__Data excerpts__:
------------------------------
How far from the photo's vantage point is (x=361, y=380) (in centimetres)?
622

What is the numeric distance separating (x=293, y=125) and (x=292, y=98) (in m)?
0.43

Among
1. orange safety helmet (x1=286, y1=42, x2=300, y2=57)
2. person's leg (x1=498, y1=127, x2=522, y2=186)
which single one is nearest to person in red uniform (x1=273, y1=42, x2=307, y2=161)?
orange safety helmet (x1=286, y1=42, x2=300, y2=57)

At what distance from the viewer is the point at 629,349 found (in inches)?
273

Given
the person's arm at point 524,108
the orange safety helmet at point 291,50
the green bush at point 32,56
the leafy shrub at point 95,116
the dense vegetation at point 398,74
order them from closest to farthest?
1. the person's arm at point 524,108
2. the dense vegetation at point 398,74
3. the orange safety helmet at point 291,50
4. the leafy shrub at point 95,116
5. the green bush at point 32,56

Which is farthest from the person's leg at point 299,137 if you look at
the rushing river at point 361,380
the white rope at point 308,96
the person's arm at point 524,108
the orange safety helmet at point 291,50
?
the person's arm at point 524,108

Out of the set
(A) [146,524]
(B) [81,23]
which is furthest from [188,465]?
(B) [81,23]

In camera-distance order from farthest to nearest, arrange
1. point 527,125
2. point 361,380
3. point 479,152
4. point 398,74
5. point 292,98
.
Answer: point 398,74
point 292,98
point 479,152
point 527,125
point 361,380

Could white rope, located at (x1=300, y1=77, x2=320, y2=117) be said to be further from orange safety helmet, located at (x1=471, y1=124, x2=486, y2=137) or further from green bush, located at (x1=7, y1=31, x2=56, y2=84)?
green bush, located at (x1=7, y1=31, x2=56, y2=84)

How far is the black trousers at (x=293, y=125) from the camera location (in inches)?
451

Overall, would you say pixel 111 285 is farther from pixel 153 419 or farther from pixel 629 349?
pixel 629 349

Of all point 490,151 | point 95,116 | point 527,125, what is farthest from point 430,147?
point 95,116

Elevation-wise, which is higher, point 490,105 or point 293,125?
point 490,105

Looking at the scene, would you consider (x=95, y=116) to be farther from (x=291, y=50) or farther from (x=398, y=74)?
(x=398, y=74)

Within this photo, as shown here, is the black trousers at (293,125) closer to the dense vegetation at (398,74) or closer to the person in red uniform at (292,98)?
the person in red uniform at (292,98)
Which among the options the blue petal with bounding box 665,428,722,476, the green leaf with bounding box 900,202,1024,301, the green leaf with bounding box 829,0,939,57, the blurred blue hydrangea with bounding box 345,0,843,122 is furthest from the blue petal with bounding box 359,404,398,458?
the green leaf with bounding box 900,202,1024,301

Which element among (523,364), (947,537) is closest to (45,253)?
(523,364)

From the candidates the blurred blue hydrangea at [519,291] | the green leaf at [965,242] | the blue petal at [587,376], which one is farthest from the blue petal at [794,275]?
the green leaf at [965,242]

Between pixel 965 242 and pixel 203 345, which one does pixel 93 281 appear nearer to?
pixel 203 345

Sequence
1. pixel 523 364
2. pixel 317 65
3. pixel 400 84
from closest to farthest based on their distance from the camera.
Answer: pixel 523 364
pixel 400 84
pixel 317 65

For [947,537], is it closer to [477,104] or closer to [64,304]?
------------------------------
__What to do__:
Write out the full set of records exactly as given.

__Exercise output__:
How far from the photo's vantage point is (x=361, y=380) (in centimetres)?
622

What is the numeric distance separating (x=293, y=125) and (x=292, y=98) (in m)?
0.43

Among
1. orange safety helmet (x1=286, y1=42, x2=300, y2=57)
2. person's leg (x1=498, y1=127, x2=522, y2=186)
which single one is nearest to person in red uniform (x1=273, y1=42, x2=307, y2=161)?
orange safety helmet (x1=286, y1=42, x2=300, y2=57)

At what distance from the viewer is the point at 629,349 found (in inches)?
273

Given
the person's arm at point 524,108
the orange safety helmet at point 291,50
the green bush at point 32,56
the leafy shrub at point 95,116
the dense vegetation at point 398,74
order them from closest to farthest?
1. the person's arm at point 524,108
2. the dense vegetation at point 398,74
3. the orange safety helmet at point 291,50
4. the leafy shrub at point 95,116
5. the green bush at point 32,56

Which is farthest from the person's leg at point 299,137 if you look at
the rushing river at point 361,380
the white rope at point 308,96
the person's arm at point 524,108
the orange safety helmet at point 291,50
?
the person's arm at point 524,108

Out of the set
(A) [146,524]
(B) [81,23]
which is furthest from [188,465]?
(B) [81,23]

In camera-distance order from farthest to nearest, arrange
1. point 527,125
2. point 361,380
3. point 479,152
4. point 398,74
5. point 292,98
.
Answer: point 398,74
point 292,98
point 479,152
point 527,125
point 361,380

Could white rope, located at (x1=300, y1=77, x2=320, y2=117) be said to be further from orange safety helmet, located at (x1=471, y1=124, x2=486, y2=137) or further from green bush, located at (x1=7, y1=31, x2=56, y2=84)?
green bush, located at (x1=7, y1=31, x2=56, y2=84)

How far is the black trousers at (x=293, y=125) from the camera location (in inches)?
451

Overall, would you say pixel 111 285 is farther from pixel 153 419 or farther from pixel 629 349?
pixel 629 349

Of all point 490,151 | point 95,116 | point 527,125, what is farthest from point 430,147?
point 95,116

Elevation-wise, which is higher, point 490,105 or point 293,125?
point 490,105

Looking at the scene, would you consider (x=95, y=116) to be farther from (x=291, y=50) or farther from (x=398, y=74)?
(x=398, y=74)

Within this photo, as shown here, is the black trousers at (293,125) closer to the dense vegetation at (398,74) or closer to the person in red uniform at (292,98)?
the person in red uniform at (292,98)
Which among the options the blue petal with bounding box 665,428,722,476, the green leaf with bounding box 900,202,1024,301, the green leaf with bounding box 829,0,939,57, the blurred blue hydrangea with bounding box 345,0,843,122 is furthest from the blue petal with bounding box 359,404,398,458?
the green leaf with bounding box 900,202,1024,301

Which element among (523,364), (947,537) is closest to (45,253)?
(523,364)

From the candidates the blurred blue hydrangea at [519,291] | the green leaf at [965,242] | the blue petal at [587,376], which one is farthest from the blue petal at [794,275]?
the green leaf at [965,242]

Between pixel 965 242 and pixel 203 345, which one does pixel 93 281 appear nearer to?
pixel 203 345

Sequence
1. pixel 523 364
2. pixel 317 65
3. pixel 400 84
from closest to farthest based on their distance from the camera.
Answer: pixel 523 364
pixel 400 84
pixel 317 65

For [947,537], is it closer to [477,104] or closer to [64,304]?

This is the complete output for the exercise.